(Spatial questions tied to images)
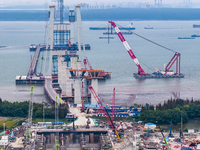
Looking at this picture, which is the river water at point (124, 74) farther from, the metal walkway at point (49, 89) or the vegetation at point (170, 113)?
the vegetation at point (170, 113)

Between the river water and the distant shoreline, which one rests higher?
the distant shoreline

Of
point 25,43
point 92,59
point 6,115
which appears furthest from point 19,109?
point 25,43

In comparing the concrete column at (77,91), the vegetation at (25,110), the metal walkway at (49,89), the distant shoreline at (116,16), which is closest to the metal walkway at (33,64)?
the metal walkway at (49,89)

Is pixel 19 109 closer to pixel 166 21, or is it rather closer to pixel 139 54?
pixel 139 54

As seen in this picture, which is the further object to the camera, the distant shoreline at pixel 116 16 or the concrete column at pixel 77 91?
the distant shoreline at pixel 116 16

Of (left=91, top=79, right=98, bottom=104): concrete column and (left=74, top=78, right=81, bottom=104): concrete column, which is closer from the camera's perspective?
(left=91, top=79, right=98, bottom=104): concrete column

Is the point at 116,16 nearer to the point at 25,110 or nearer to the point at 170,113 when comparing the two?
the point at 25,110

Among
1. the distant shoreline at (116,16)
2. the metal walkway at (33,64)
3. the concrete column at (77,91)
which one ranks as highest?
the distant shoreline at (116,16)

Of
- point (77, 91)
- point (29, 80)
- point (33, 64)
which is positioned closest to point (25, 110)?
point (77, 91)

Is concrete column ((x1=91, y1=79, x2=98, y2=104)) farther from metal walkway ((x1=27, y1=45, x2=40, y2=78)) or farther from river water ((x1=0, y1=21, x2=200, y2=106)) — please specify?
metal walkway ((x1=27, y1=45, x2=40, y2=78))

▶ **TASK DETAILS**:
Count the lines of the material above that contain the string "right", treating uppercase and lowercase as different. Reply with only the number.

▶ **WRITTEN ANSWER**:
2